Still, glamour is always vulnerable to those who love it. The more we’re drawn to a glamorous person, place, or thing, the more we scrutinize it, seeking to fill in the details—which ultimately destroys the mystery and grace. Someone will always look for the hidden flaws, the seamy side of the story. Hence the demand for gossip about Princess Diana’s bulimia or Jennifer Lopez’s romantic problems. These Behind the Music–style revelations replace the transcendence of glamour with the mundane problems of mere celebrity. Beyond these grubby details is a more mythic kind of debunking: the artistic revisionism that warns of glamour’s dangers and disappointments. The power of such revisionism, however, depends on the emotional pull of the original. Someone who knows little and cares even less about Hollywood dreams will miss the pity and terror of Sunset Boulevard. Someone who scorns superheroes as infantile won’t understand the scary wonder of Watchmen, the brilliant 1987 graphic novel in which Alan Moore and Dave Gibbons deconstruct superheroes. To the wrong audience, glamour, even revisionist glamour, will seem like camp.

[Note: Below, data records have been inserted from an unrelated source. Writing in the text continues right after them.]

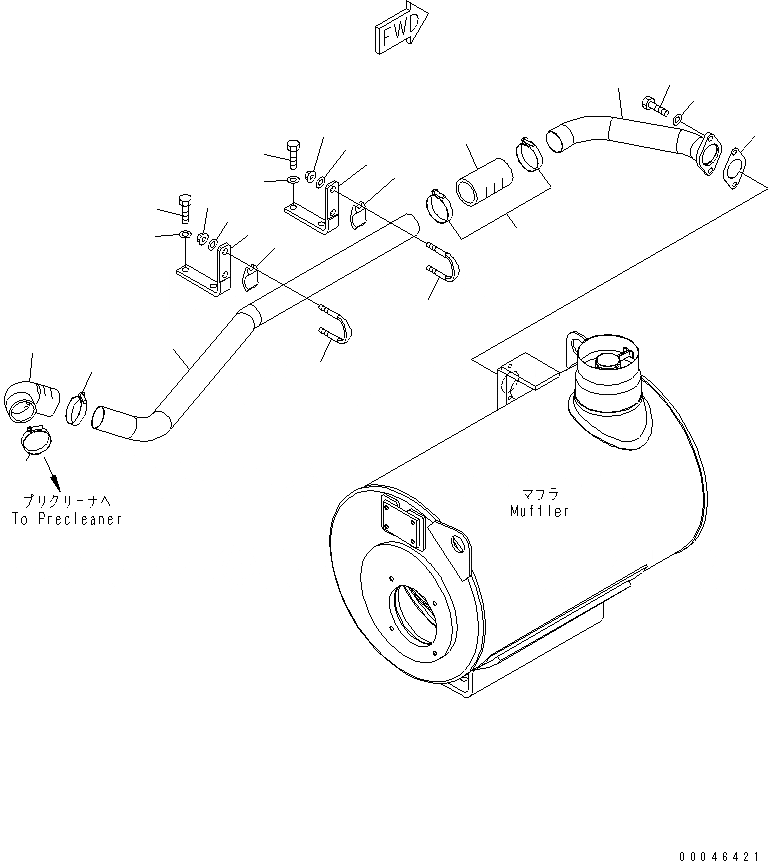 FWD

プリクリーナへ
To Precleaner

マフラ
Muffler

00046421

One way to balance the real and ideal while preserving glamour is to give the audience an insider’s view. So superhero comics now tend to situate their stories in a world like our own, with ubiquitous, sensationalist media and inescapable trade-offs between personal and professional life. To their audience inside the comics, the superheroes are powerful and mysterious celebrities subject to public adulation and tabloid attacks. The real-world audience, by contrast, gets a glimpse behind the mask, a chance to identify with the character and to experience glamour once removed—to imagine what it would be like to be glamorous, and how much hard work, sacrifice, and attention to detail that seemingly effortless power requires. This double vision acknowledges the art behind the illusion. Glamour may look easy, but it never is.